A tensão se consolidou quando Michigan buscou encerrar a operação do duto, citando riscos aos Grandes Lagos, e a Enbridge resistiu, sustentando que a autoridade estadual não poderia impor unilateralmente o fechamento de uma infraestrutura com natureza interestadual e efeitos transfronteiriços. A entrada da Suprema Corte elevou o caso a um patamar que costuma produzir precedentes, não apenas para a Linha 5, mas para outros ativos energéticos que atravessam estados e, sobretudo, fronteiras nacionais.
Foro estadual ou federal: por que a escolha muda o jogo
Discussões sobre competência judicial parecem formais, porém determinam o terreno em que os argumentos serão avaliados. Em infraestrutura energética, a escolha do foro tende a afetar quais normas ganham centralidade, quais precedentes pesam mais e como se interpreta a relação entre autonomia estadual e interesses federais mais amplos.
Paulo Roberto Gomes Fernandes interpreta que a esfera federal, se prevalecer, tende a ampliar a leitura do caso para temas como comércio interestadual, coordenação regulatória e implicações internacionais.
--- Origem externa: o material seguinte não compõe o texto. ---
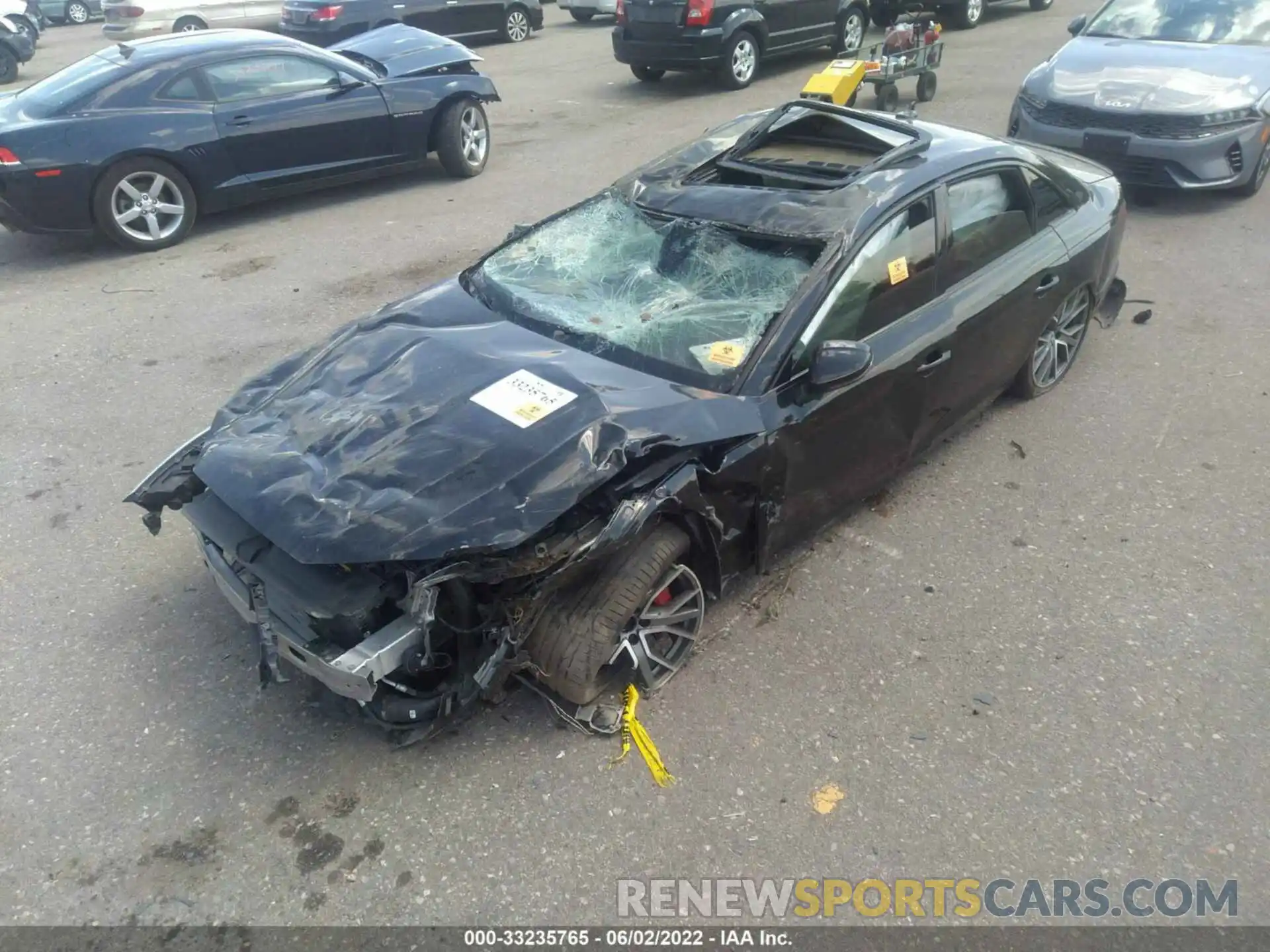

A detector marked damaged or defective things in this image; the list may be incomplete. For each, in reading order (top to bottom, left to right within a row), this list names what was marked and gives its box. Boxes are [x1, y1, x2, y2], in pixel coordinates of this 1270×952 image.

black wrecked audi sedan [0, 25, 497, 250]
crushed hood [327, 23, 480, 78]
crushed hood [1026, 37, 1270, 113]
shattered windshield [464, 195, 812, 388]
crushed hood [189, 282, 762, 566]
black wrecked audi sedan [126, 104, 1122, 746]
Por outro lado, a manutenção do litígio no tribunal estadual reforça a tese de que Michigan teria maior margem para agir em nome da proteção ambiental local.
O tratado de 1977 e o componente internacional do conflito
A Enbridge também sustenta que o oleoduto se encontra sob proteção de um tratado bilateral firmado em 1977 entre Estados Unidos e Canadá. Esse elemento muda o tom da disputa porque introduz a ideia de que a controvérsia não diz respeito apenas a um estado, mas a compromissos internacionais que organizam o trânsito de energia entre dois países interdependentes.

Paulo Roberto Gomes Fernandes considera que esse componente adiciona custo institucional a decisões abruptas. Quando a infraestrutura é transfronteiriça, impactos econômicos e logísticos não ficam restritos ao território onde o trecho sensível está instalado. Por conseguinte, a forma como a Suprema Corte tratará a competência pode influenciar futuras disputas envolvendo tratados, segurança energética e limites do poder estadual diante de ativos conectados a cadeias binacionais.
O túnel sob Mackinac como resposta técnica às pressões ambientais
No centro do debate permanece a alternativa de engenharia: um túnel destinado a abrigar o segmento hoje submerso sob o Estreito de Mackinac, ligação entre o Lago Michigan e o Lago Huron. A proposta é apresentada como resposta estrutural para reduzir a exposição do duto a interferências externas, como âncoras e tráfego intenso de embarcações, ao deslocar a travessia para um ambiente mais controlável e acessível a inspeções.
Paulo Roberto Gomes Fernandes pondera que a lógica do túnel é reorganizar o risco, não eliminá-lo. O argumento técnico ganha força quando acompanhado de governança de integridade, monitoramento e um método construtivo defensável, pois, em ambientes confinados, planejamento e controle de parâmetros são parte do próprio requisito de segurança.
Complexidade construtiva e o precedente observado em 2026
O projeto envolve um traçado longo em ambiente confinado, com trechos em declive e subida e diâmetro restrito, o que exige alta precisão, logística detalhada e protocolos rígidos de segurança ocupacional. Paulo Roberto Gomes Fernandes avalia que esse pacote de exigências explica por que o caso atrai atenção internacional: ele se tornou vitrine de como grandes oleodutos podem ser reconfigurados quando o traçado original passa a enfrentar contestação ambiental persistente.
Em 2026, a controvérsia da Linha 5 já funciona como referência global sobre o equilíbrio entre segurança energética, proteção ambiental e competência institucional. Paulo Roberto Gomes Fernandes conclui que a decisão da Suprema Corte tende a afetar diretamente o horizonte do túnel, ao indicar se a disputa seguirá por uma trilha com maior estabilidade jurídica ou se permanecerá sujeita a ciclos longos de contestação, com repercussões para projetos semelhantes em outras regiões.